• _Your goal_
Using the data below, copy every line that contains the word "States".

• _Information given_
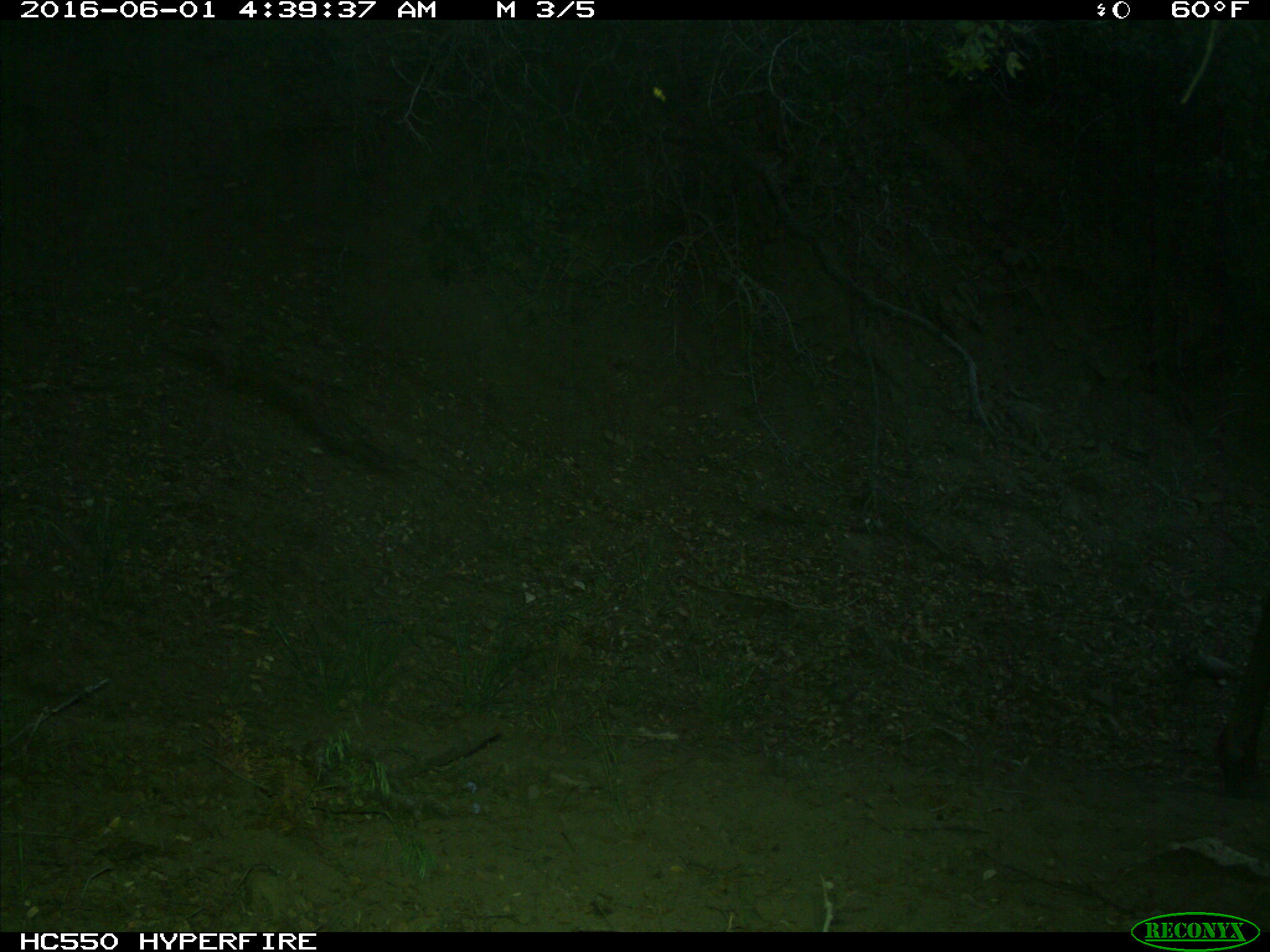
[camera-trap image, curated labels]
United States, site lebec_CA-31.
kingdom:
--
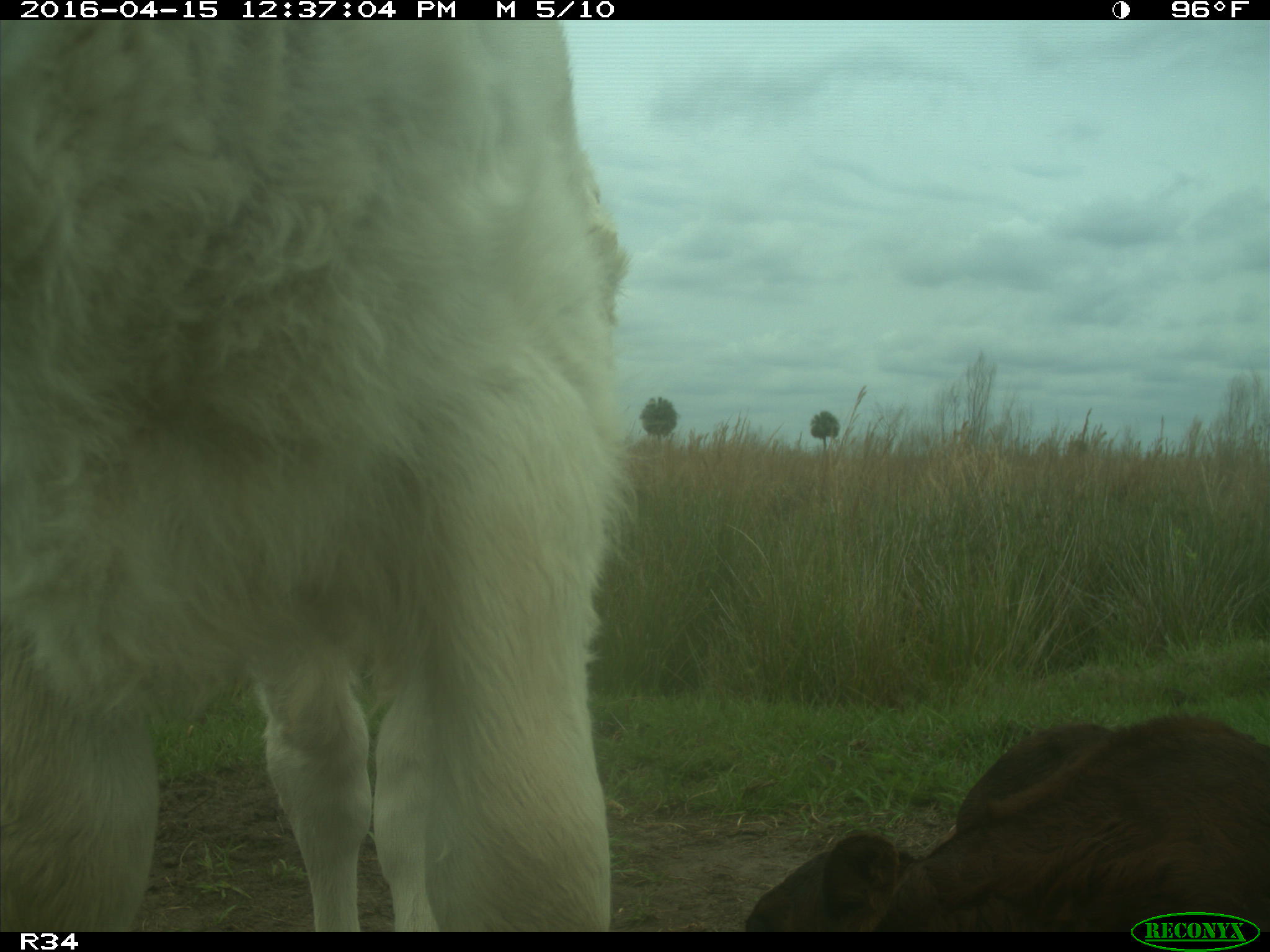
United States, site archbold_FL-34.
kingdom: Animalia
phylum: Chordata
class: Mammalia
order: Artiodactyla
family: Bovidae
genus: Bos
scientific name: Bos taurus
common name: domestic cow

• _Answer below_
United States, site lebec_CA-31.
United States, site archbold_FL-34.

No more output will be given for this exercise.